How does crossing two 3d vectors produce a third one that is perpendicular to both?

Question

Can someone help me understand the cross product a little better, for me it makes more sense for the new vector to be somewhere between the original vectors and closer to the bigger one but that would be just adding to one another right? how does crossing say for example vector $\vec A \times \vec B =\begin{bmatrix} 1 \\ 0 \\ 0 \\\end{bmatrix} \times \begin{bmatrix} 0 \\ 1 \\ 0 \\ \end{bmatrix} = \begin{bmatrix} 0 \\ 0 \\ 1 \\\end{bmatrix}= \vec C$?

Answer 1

The cross product can be defined using a determinant $$ \vec{A}\times\vec{B} = \left|\begin{array}{ccc} \hat{i} & \hat{j} & \hat {k} \\ A_1 & A_2 & A_3 \\ B_1 & B_2 & B_3\end{array}\right| $$ So, when dot this result with $\vec{C}$ you get the same as replacing $\hat{i}$ with $C_1$, etc.
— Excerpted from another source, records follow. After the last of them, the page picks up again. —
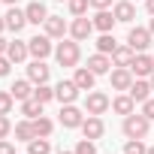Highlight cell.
<instances>
[{
  "label": "cell",
  "instance_id": "cell-42",
  "mask_svg": "<svg viewBox=\"0 0 154 154\" xmlns=\"http://www.w3.org/2000/svg\"><path fill=\"white\" fill-rule=\"evenodd\" d=\"M3 30H6V18H0V36H3Z\"/></svg>",
  "mask_w": 154,
  "mask_h": 154
},
{
  "label": "cell",
  "instance_id": "cell-28",
  "mask_svg": "<svg viewBox=\"0 0 154 154\" xmlns=\"http://www.w3.org/2000/svg\"><path fill=\"white\" fill-rule=\"evenodd\" d=\"M33 130H36V136H51L54 133V121L51 118H45V115H39V118H33Z\"/></svg>",
  "mask_w": 154,
  "mask_h": 154
},
{
  "label": "cell",
  "instance_id": "cell-30",
  "mask_svg": "<svg viewBox=\"0 0 154 154\" xmlns=\"http://www.w3.org/2000/svg\"><path fill=\"white\" fill-rule=\"evenodd\" d=\"M88 6H91V0H66V9H69L72 18L75 15H88Z\"/></svg>",
  "mask_w": 154,
  "mask_h": 154
},
{
  "label": "cell",
  "instance_id": "cell-41",
  "mask_svg": "<svg viewBox=\"0 0 154 154\" xmlns=\"http://www.w3.org/2000/svg\"><path fill=\"white\" fill-rule=\"evenodd\" d=\"M145 9H148V15H154V0H145Z\"/></svg>",
  "mask_w": 154,
  "mask_h": 154
},
{
  "label": "cell",
  "instance_id": "cell-18",
  "mask_svg": "<svg viewBox=\"0 0 154 154\" xmlns=\"http://www.w3.org/2000/svg\"><path fill=\"white\" fill-rule=\"evenodd\" d=\"M24 15H27V24H42L45 18H48V9H45V3H39V0H33V3H27L24 6Z\"/></svg>",
  "mask_w": 154,
  "mask_h": 154
},
{
  "label": "cell",
  "instance_id": "cell-31",
  "mask_svg": "<svg viewBox=\"0 0 154 154\" xmlns=\"http://www.w3.org/2000/svg\"><path fill=\"white\" fill-rule=\"evenodd\" d=\"M33 97H36L39 103H51V100H54V88H51L48 82H45V85H36V88H33Z\"/></svg>",
  "mask_w": 154,
  "mask_h": 154
},
{
  "label": "cell",
  "instance_id": "cell-2",
  "mask_svg": "<svg viewBox=\"0 0 154 154\" xmlns=\"http://www.w3.org/2000/svg\"><path fill=\"white\" fill-rule=\"evenodd\" d=\"M121 130H124V136H127V139H145V136H148V130H151V121H148L142 112H133V115H127V118H124Z\"/></svg>",
  "mask_w": 154,
  "mask_h": 154
},
{
  "label": "cell",
  "instance_id": "cell-15",
  "mask_svg": "<svg viewBox=\"0 0 154 154\" xmlns=\"http://www.w3.org/2000/svg\"><path fill=\"white\" fill-rule=\"evenodd\" d=\"M72 82L79 85V91H94L97 72H94V69H88V66H75V72H72Z\"/></svg>",
  "mask_w": 154,
  "mask_h": 154
},
{
  "label": "cell",
  "instance_id": "cell-40",
  "mask_svg": "<svg viewBox=\"0 0 154 154\" xmlns=\"http://www.w3.org/2000/svg\"><path fill=\"white\" fill-rule=\"evenodd\" d=\"M6 48H9V39H3V36H0V54H6Z\"/></svg>",
  "mask_w": 154,
  "mask_h": 154
},
{
  "label": "cell",
  "instance_id": "cell-48",
  "mask_svg": "<svg viewBox=\"0 0 154 154\" xmlns=\"http://www.w3.org/2000/svg\"><path fill=\"white\" fill-rule=\"evenodd\" d=\"M57 3H63V0H57Z\"/></svg>",
  "mask_w": 154,
  "mask_h": 154
},
{
  "label": "cell",
  "instance_id": "cell-21",
  "mask_svg": "<svg viewBox=\"0 0 154 154\" xmlns=\"http://www.w3.org/2000/svg\"><path fill=\"white\" fill-rule=\"evenodd\" d=\"M136 103H145L148 97H151V82L148 79H133V85H130V91H127Z\"/></svg>",
  "mask_w": 154,
  "mask_h": 154
},
{
  "label": "cell",
  "instance_id": "cell-32",
  "mask_svg": "<svg viewBox=\"0 0 154 154\" xmlns=\"http://www.w3.org/2000/svg\"><path fill=\"white\" fill-rule=\"evenodd\" d=\"M124 154H148V145L142 139H127L124 142Z\"/></svg>",
  "mask_w": 154,
  "mask_h": 154
},
{
  "label": "cell",
  "instance_id": "cell-14",
  "mask_svg": "<svg viewBox=\"0 0 154 154\" xmlns=\"http://www.w3.org/2000/svg\"><path fill=\"white\" fill-rule=\"evenodd\" d=\"M91 21H94V30H100V33H112V27L118 24L115 12H109V9H97Z\"/></svg>",
  "mask_w": 154,
  "mask_h": 154
},
{
  "label": "cell",
  "instance_id": "cell-8",
  "mask_svg": "<svg viewBox=\"0 0 154 154\" xmlns=\"http://www.w3.org/2000/svg\"><path fill=\"white\" fill-rule=\"evenodd\" d=\"M54 100H60V106L75 103V100H79V85H75L72 79H60L54 85Z\"/></svg>",
  "mask_w": 154,
  "mask_h": 154
},
{
  "label": "cell",
  "instance_id": "cell-16",
  "mask_svg": "<svg viewBox=\"0 0 154 154\" xmlns=\"http://www.w3.org/2000/svg\"><path fill=\"white\" fill-rule=\"evenodd\" d=\"M3 18H6V30H12V33H21L24 24H27V15H24V9H18V6H9V12H6Z\"/></svg>",
  "mask_w": 154,
  "mask_h": 154
},
{
  "label": "cell",
  "instance_id": "cell-29",
  "mask_svg": "<svg viewBox=\"0 0 154 154\" xmlns=\"http://www.w3.org/2000/svg\"><path fill=\"white\" fill-rule=\"evenodd\" d=\"M115 48H118L115 36H112V33H100V39H97V51H103V54H112Z\"/></svg>",
  "mask_w": 154,
  "mask_h": 154
},
{
  "label": "cell",
  "instance_id": "cell-10",
  "mask_svg": "<svg viewBox=\"0 0 154 154\" xmlns=\"http://www.w3.org/2000/svg\"><path fill=\"white\" fill-rule=\"evenodd\" d=\"M79 130H82V136H85V139H94V142H97V139H103V133H106L103 115H88V118L82 121V127H79Z\"/></svg>",
  "mask_w": 154,
  "mask_h": 154
},
{
  "label": "cell",
  "instance_id": "cell-24",
  "mask_svg": "<svg viewBox=\"0 0 154 154\" xmlns=\"http://www.w3.org/2000/svg\"><path fill=\"white\" fill-rule=\"evenodd\" d=\"M133 57H136V51H133L130 45H118V48L112 51V66H130Z\"/></svg>",
  "mask_w": 154,
  "mask_h": 154
},
{
  "label": "cell",
  "instance_id": "cell-7",
  "mask_svg": "<svg viewBox=\"0 0 154 154\" xmlns=\"http://www.w3.org/2000/svg\"><path fill=\"white\" fill-rule=\"evenodd\" d=\"M91 33H94V21H91L88 15H75V18H72V24H69V36H72L75 42L91 39Z\"/></svg>",
  "mask_w": 154,
  "mask_h": 154
},
{
  "label": "cell",
  "instance_id": "cell-23",
  "mask_svg": "<svg viewBox=\"0 0 154 154\" xmlns=\"http://www.w3.org/2000/svg\"><path fill=\"white\" fill-rule=\"evenodd\" d=\"M112 109H115L118 115H124V118H127V115H133V112H136V100H133L130 94H118V97L112 100Z\"/></svg>",
  "mask_w": 154,
  "mask_h": 154
},
{
  "label": "cell",
  "instance_id": "cell-26",
  "mask_svg": "<svg viewBox=\"0 0 154 154\" xmlns=\"http://www.w3.org/2000/svg\"><path fill=\"white\" fill-rule=\"evenodd\" d=\"M42 106H45V103H39L36 97H27V100H21V115L33 121V118H39V115H42Z\"/></svg>",
  "mask_w": 154,
  "mask_h": 154
},
{
  "label": "cell",
  "instance_id": "cell-34",
  "mask_svg": "<svg viewBox=\"0 0 154 154\" xmlns=\"http://www.w3.org/2000/svg\"><path fill=\"white\" fill-rule=\"evenodd\" d=\"M75 154H97V142L94 139H79V145L72 148Z\"/></svg>",
  "mask_w": 154,
  "mask_h": 154
},
{
  "label": "cell",
  "instance_id": "cell-4",
  "mask_svg": "<svg viewBox=\"0 0 154 154\" xmlns=\"http://www.w3.org/2000/svg\"><path fill=\"white\" fill-rule=\"evenodd\" d=\"M57 121H60L66 130H79V127H82V121H85V112L75 106V103H66V106H60Z\"/></svg>",
  "mask_w": 154,
  "mask_h": 154
},
{
  "label": "cell",
  "instance_id": "cell-35",
  "mask_svg": "<svg viewBox=\"0 0 154 154\" xmlns=\"http://www.w3.org/2000/svg\"><path fill=\"white\" fill-rule=\"evenodd\" d=\"M12 133V121H9V115H0V139H6Z\"/></svg>",
  "mask_w": 154,
  "mask_h": 154
},
{
  "label": "cell",
  "instance_id": "cell-25",
  "mask_svg": "<svg viewBox=\"0 0 154 154\" xmlns=\"http://www.w3.org/2000/svg\"><path fill=\"white\" fill-rule=\"evenodd\" d=\"M12 133H15V139H18V142H30V139L36 136V130H33V121H30V118L18 121V124L12 127Z\"/></svg>",
  "mask_w": 154,
  "mask_h": 154
},
{
  "label": "cell",
  "instance_id": "cell-3",
  "mask_svg": "<svg viewBox=\"0 0 154 154\" xmlns=\"http://www.w3.org/2000/svg\"><path fill=\"white\" fill-rule=\"evenodd\" d=\"M109 106H112L109 94H103V91H88V97H85V112H88V115H106Z\"/></svg>",
  "mask_w": 154,
  "mask_h": 154
},
{
  "label": "cell",
  "instance_id": "cell-9",
  "mask_svg": "<svg viewBox=\"0 0 154 154\" xmlns=\"http://www.w3.org/2000/svg\"><path fill=\"white\" fill-rule=\"evenodd\" d=\"M42 33L51 36V39H63V36L69 33V24L63 21V15H48V18L42 21Z\"/></svg>",
  "mask_w": 154,
  "mask_h": 154
},
{
  "label": "cell",
  "instance_id": "cell-1",
  "mask_svg": "<svg viewBox=\"0 0 154 154\" xmlns=\"http://www.w3.org/2000/svg\"><path fill=\"white\" fill-rule=\"evenodd\" d=\"M54 57H57L60 66H75V63L82 60V48H79V42L69 36V39H60L54 45Z\"/></svg>",
  "mask_w": 154,
  "mask_h": 154
},
{
  "label": "cell",
  "instance_id": "cell-12",
  "mask_svg": "<svg viewBox=\"0 0 154 154\" xmlns=\"http://www.w3.org/2000/svg\"><path fill=\"white\" fill-rule=\"evenodd\" d=\"M130 72L136 75V79H148V75L154 72V57L145 54V51H139V54L133 57V63H130Z\"/></svg>",
  "mask_w": 154,
  "mask_h": 154
},
{
  "label": "cell",
  "instance_id": "cell-36",
  "mask_svg": "<svg viewBox=\"0 0 154 154\" xmlns=\"http://www.w3.org/2000/svg\"><path fill=\"white\" fill-rule=\"evenodd\" d=\"M12 72V60L6 54H0V79H6V75Z\"/></svg>",
  "mask_w": 154,
  "mask_h": 154
},
{
  "label": "cell",
  "instance_id": "cell-19",
  "mask_svg": "<svg viewBox=\"0 0 154 154\" xmlns=\"http://www.w3.org/2000/svg\"><path fill=\"white\" fill-rule=\"evenodd\" d=\"M112 12H115V18L121 24H133V18H136V6L130 3V0H118V3L112 6Z\"/></svg>",
  "mask_w": 154,
  "mask_h": 154
},
{
  "label": "cell",
  "instance_id": "cell-44",
  "mask_svg": "<svg viewBox=\"0 0 154 154\" xmlns=\"http://www.w3.org/2000/svg\"><path fill=\"white\" fill-rule=\"evenodd\" d=\"M3 3H6V6H15V3H18V0H3Z\"/></svg>",
  "mask_w": 154,
  "mask_h": 154
},
{
  "label": "cell",
  "instance_id": "cell-46",
  "mask_svg": "<svg viewBox=\"0 0 154 154\" xmlns=\"http://www.w3.org/2000/svg\"><path fill=\"white\" fill-rule=\"evenodd\" d=\"M57 154H75V151H57Z\"/></svg>",
  "mask_w": 154,
  "mask_h": 154
},
{
  "label": "cell",
  "instance_id": "cell-43",
  "mask_svg": "<svg viewBox=\"0 0 154 154\" xmlns=\"http://www.w3.org/2000/svg\"><path fill=\"white\" fill-rule=\"evenodd\" d=\"M148 30H151V36H154V15H151V21H148Z\"/></svg>",
  "mask_w": 154,
  "mask_h": 154
},
{
  "label": "cell",
  "instance_id": "cell-5",
  "mask_svg": "<svg viewBox=\"0 0 154 154\" xmlns=\"http://www.w3.org/2000/svg\"><path fill=\"white\" fill-rule=\"evenodd\" d=\"M151 30L148 27H130V33H127V45L139 54V51H148V45H151Z\"/></svg>",
  "mask_w": 154,
  "mask_h": 154
},
{
  "label": "cell",
  "instance_id": "cell-22",
  "mask_svg": "<svg viewBox=\"0 0 154 154\" xmlns=\"http://www.w3.org/2000/svg\"><path fill=\"white\" fill-rule=\"evenodd\" d=\"M9 94L21 103V100L33 97V82H30V79H15V82H12V88H9Z\"/></svg>",
  "mask_w": 154,
  "mask_h": 154
},
{
  "label": "cell",
  "instance_id": "cell-37",
  "mask_svg": "<svg viewBox=\"0 0 154 154\" xmlns=\"http://www.w3.org/2000/svg\"><path fill=\"white\" fill-rule=\"evenodd\" d=\"M142 115H145L148 121H154V100H151V97H148V100L142 103Z\"/></svg>",
  "mask_w": 154,
  "mask_h": 154
},
{
  "label": "cell",
  "instance_id": "cell-27",
  "mask_svg": "<svg viewBox=\"0 0 154 154\" xmlns=\"http://www.w3.org/2000/svg\"><path fill=\"white\" fill-rule=\"evenodd\" d=\"M27 154H51V142L45 136H33L27 142Z\"/></svg>",
  "mask_w": 154,
  "mask_h": 154
},
{
  "label": "cell",
  "instance_id": "cell-47",
  "mask_svg": "<svg viewBox=\"0 0 154 154\" xmlns=\"http://www.w3.org/2000/svg\"><path fill=\"white\" fill-rule=\"evenodd\" d=\"M148 154H154V145H148Z\"/></svg>",
  "mask_w": 154,
  "mask_h": 154
},
{
  "label": "cell",
  "instance_id": "cell-38",
  "mask_svg": "<svg viewBox=\"0 0 154 154\" xmlns=\"http://www.w3.org/2000/svg\"><path fill=\"white\" fill-rule=\"evenodd\" d=\"M0 154H15V145L9 139H0Z\"/></svg>",
  "mask_w": 154,
  "mask_h": 154
},
{
  "label": "cell",
  "instance_id": "cell-17",
  "mask_svg": "<svg viewBox=\"0 0 154 154\" xmlns=\"http://www.w3.org/2000/svg\"><path fill=\"white\" fill-rule=\"evenodd\" d=\"M6 57H9L12 63H24V60L30 57L27 39H12V42H9V48H6Z\"/></svg>",
  "mask_w": 154,
  "mask_h": 154
},
{
  "label": "cell",
  "instance_id": "cell-20",
  "mask_svg": "<svg viewBox=\"0 0 154 154\" xmlns=\"http://www.w3.org/2000/svg\"><path fill=\"white\" fill-rule=\"evenodd\" d=\"M88 69H94L97 75H106V72L112 69V57H109V54H103V51H97V54H91V57H88Z\"/></svg>",
  "mask_w": 154,
  "mask_h": 154
},
{
  "label": "cell",
  "instance_id": "cell-11",
  "mask_svg": "<svg viewBox=\"0 0 154 154\" xmlns=\"http://www.w3.org/2000/svg\"><path fill=\"white\" fill-rule=\"evenodd\" d=\"M133 79H136V75L130 72V66H115V69H112V75H109L112 88H115V91H121V94H127V91H130Z\"/></svg>",
  "mask_w": 154,
  "mask_h": 154
},
{
  "label": "cell",
  "instance_id": "cell-39",
  "mask_svg": "<svg viewBox=\"0 0 154 154\" xmlns=\"http://www.w3.org/2000/svg\"><path fill=\"white\" fill-rule=\"evenodd\" d=\"M91 6H94V9H109V6H115V3H112V0H91Z\"/></svg>",
  "mask_w": 154,
  "mask_h": 154
},
{
  "label": "cell",
  "instance_id": "cell-6",
  "mask_svg": "<svg viewBox=\"0 0 154 154\" xmlns=\"http://www.w3.org/2000/svg\"><path fill=\"white\" fill-rule=\"evenodd\" d=\"M27 48H30V57H36V60H45V57L54 51L51 36H45V33H36L33 39H27Z\"/></svg>",
  "mask_w": 154,
  "mask_h": 154
},
{
  "label": "cell",
  "instance_id": "cell-13",
  "mask_svg": "<svg viewBox=\"0 0 154 154\" xmlns=\"http://www.w3.org/2000/svg\"><path fill=\"white\" fill-rule=\"evenodd\" d=\"M48 75H51V66H48L45 60H36V57H33V60L27 63V79H30L33 85H45Z\"/></svg>",
  "mask_w": 154,
  "mask_h": 154
},
{
  "label": "cell",
  "instance_id": "cell-45",
  "mask_svg": "<svg viewBox=\"0 0 154 154\" xmlns=\"http://www.w3.org/2000/svg\"><path fill=\"white\" fill-rule=\"evenodd\" d=\"M148 82H151V91H154V72H151V75H148Z\"/></svg>",
  "mask_w": 154,
  "mask_h": 154
},
{
  "label": "cell",
  "instance_id": "cell-33",
  "mask_svg": "<svg viewBox=\"0 0 154 154\" xmlns=\"http://www.w3.org/2000/svg\"><path fill=\"white\" fill-rule=\"evenodd\" d=\"M12 106H15V97H12L9 91H0V115H9Z\"/></svg>",
  "mask_w": 154,
  "mask_h": 154
}]
</instances>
That means, $$ (\vec{A}\times\vec{B})\cdot\vec{C}=\mbox{det}(\vec{C},\vec{A},\vec{B}), $$ where the notation on the right is the determinant whose first row is $\vec{C}$, whose second row is $\vec{A}$ and whose third row is $\vec{B}$. And you know that determinants of matrices with two identical rows are $0$. That gives you $$ (\vec{A}\times\vec{B})\cdot \vec{A}=0\\ (\vec{A}\times\vec{B})\cdot \vec{B}=0. $$ In other words, the cross product is orthogonal to the original two vectors.